> **GIVEN INSTRUCTION**:
Turn each of the items below into a JSON list of strings, with one string for each line and blank lines skipped.

▽

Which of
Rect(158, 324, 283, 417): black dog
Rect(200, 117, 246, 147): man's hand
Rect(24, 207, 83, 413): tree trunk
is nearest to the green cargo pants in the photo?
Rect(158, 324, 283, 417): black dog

△

> **WRITTEN RESPONSE**:
[
  "Which of",
  "Rect(158, 324, 283, 417): black dog",
  "Rect(200, 117, 246, 147): man's hand",
  "Rect(24, 207, 83, 413): tree trunk",
  "is nearest to the green cargo pants in the photo?",
  "Rect(158, 324, 283, 417): black dog"
]